The numbers look favourable. A home theatre priced at Rs 15,890 may be bought for a down payment of Rs 5,896. This would be followed by eight instalments of only Rs 1,325. The final payment works out to Rs 16,476. So, for a small difference of Rs 586, you could buy the product you've wanted for long.
For products such as 3D LED TVs, splashing out about Rs 1 lakh at one go can be a quite a drain on finances even seem wasteful. The EMI route would turn this into an outflow that is manageable. However, for smaller products like music systems, iPods and now, even phones, do EMIs really make sense?

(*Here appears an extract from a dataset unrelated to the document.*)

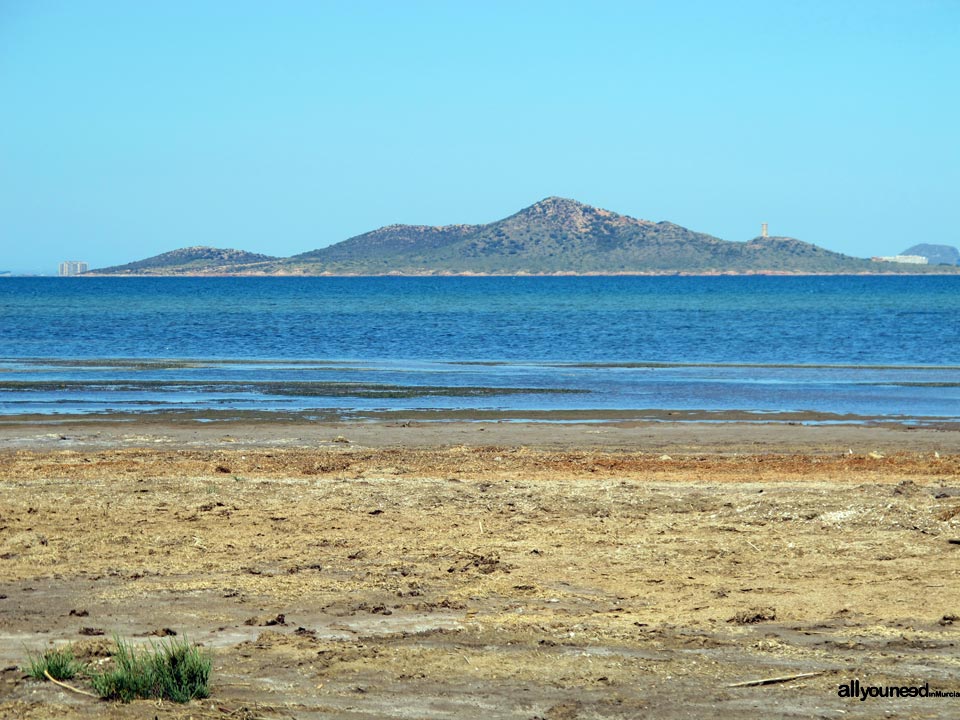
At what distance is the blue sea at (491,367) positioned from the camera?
2655cm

What works in favour of such schemes is the fact that these are hassle-free. If one pays through a credit card, it is an instant transaction, since a card provides proof of residence and identity. The reason: If you are a credit card holder, you are already credit-worthy.
But ask a financial expert and he would always say no to such schemes. Sumeet Vaid, chief executive of Ffreedom Financial Planners, says, "It's better to plan intelligently for these expenses. There is always a festive season in India. So, plan well in advance, and you can avail of a discount by paying a lump sum. Also, it's best to compare the prices at two to three places before taking a decision. One needs to consider hidden costs, if any, such as a processing fee. This is generally applicable for EMIs through credit cards. One also needs to look at the cash flows and whether EMIs would pinch in the next 10 months or a year. Postponing the buy and saving for a gadget kitty might be a wise move."
Arvind Rao, a certified financial planner, says though zero-interest schemes could be genuine gains for customers, they would lose any cash discount they would have got had they made a full payment.
As a buyer, don't be swayed by zero-interest schemes. This is because you should consider the cost of borrowing. If you are losing Rs 5,000-10,000 as cash discount on a product that costs Rs 50,000, it is a heavy loss. Add to that administrative and processing costs and suddenly, you could be paying 10-15 per cent, the cost of a personal loan, for buying a product.
That is one part of the story. Through these schemes, many people keep adding to their monthly outgo because they feel these small loans would last for only about a year and would be easy to manage. So, there are people servicing a home loan, a car loan, a personal loan, a television loan, etc. All these EMIs could account for 50-60 per cent of the salary. Ideally, you shouldn't pay more than 40 per cent of the salary towards EMIs. So, club all EMIs before taking a call to go for another one. "Decide on the quantum of the EMI before you make the purchase," says Rao.